JAKARTA – Industri otomotif Indonesia sedang menghadapi tekanan akibat banyak faktor, yang tersebut mengakibatkan penurunan perdagangan mobil. Namun, Hyundai tetap saja optimistis dan juga percaya bahwa bursa otomotif Indonesia akan kembali meroket.
Keyakinan ini didasari oleh strategi agresif Hyundai di memperkenalkan model-model baru ke bursa Indonesia, dan juga dukungan pemerintah terhadap kendaraan elektrifikasi.

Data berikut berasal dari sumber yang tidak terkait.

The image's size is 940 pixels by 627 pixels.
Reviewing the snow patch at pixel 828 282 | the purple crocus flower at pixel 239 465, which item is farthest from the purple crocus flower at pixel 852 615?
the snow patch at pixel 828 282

Thomas Pamungkas, Head of Sales Strategy PT Hyundai Motors Indonesia (HMID), menyatakan bahwa bursa otomotif dalam Indonesia masih sangat potensial, teristimewa dengan adanya insentif dari pemerintah untuk menekan nilai jual kendaraan elektrifikasi.
“Setelah ada LCGC, berikutnya ada LCEV (Low Carbon Emission Vehicle) program. Tapi ada faktor lain, kemungkinan besar kondisi market-ekonomi jadi penentu, pada mana pelanggan pada menengah ke bawah posisinya masih tiada menentu,” kata Thomas dalam IIMS 2025, JIExpo Kemayoran.
Kebijakan pemerintahan untuk Mendampingi Kendaraan Elektrifikasi
Pemerintah sudah pernah merilis regulasi Kendaraan Bermotor Roda Empat Emisi Karbon Rendah atau Low Carbon Emission Vehicle (LCEV) melalui Peraturan Menteri Pertambangan (Permenperin) Nomor 36 Tahun 2021.
Aturan ini merupakan turunan dari Peraturan otoritas (PP) Nomor 73 Tahun 2019 yang mana sudah pernah diubah menjadi PP Nomor 74 Tahun 2021 tentang Barang Kena Pajak yang dimaksud Tergolong Mewah Berupa Kendaraan Bermotor Dikenai PPnBM.
Regulasi LCEV mengatur berbagai kategori kendaraan hemat energi juga ramah lingkungan, antara lain:
– Kendaraan Bermotor Roda Empat yang tersebut Hemat Tenaga dan juga Harga Ekonomis (KBH2) atau Low Cost Green Car (LCGC)
– Full Hybrid Electric Vehicle
– Mild Hybrid Electric Vehicle
– Plug-in Hybrid Vehicle (PHEV)
– Battery Electric Vehicle (BEV)
– Flexy Engine Vehicle
– Fuel Cell Electric Vehicle (FCEV) atau mobil hidrogen
Komitmen Hyundai di area Pasar Indonesia
Hyundai telah terjadi menunjukkan komitmennya terhadap lingkungan ekonomi Indonesia dengan menghadirkan berbagai model kendaraan listrik murni, seperti Ioniq 5, Ioniq 6, lalu Kona Electric, juga mobil hybrid seperti Santa Fe Hybrid kemudian Tucson Hybrid. Hyundai juga sudah pernah berinvestasi di perkembangan infrastruktur pengisian daya kemudian manufaktur kendaraan listrik dalam Indonesia.
“Di 2020 kita telah mendirikan lebih besar dari 130 outlet dilengkapi dengan charging station hingga sekarang. Di 2022 kita berinvestasi dengan manufaktur. Di 2023, BEV pertama yang digunakan diproduksi di tempat Indonesia dengan Ioniq 5. Sekarang Kona Electric TKDN telah mencapai 80 persen, lantaran sejak 2024 juga ada pabrik untuk baterai,”jelasThomas.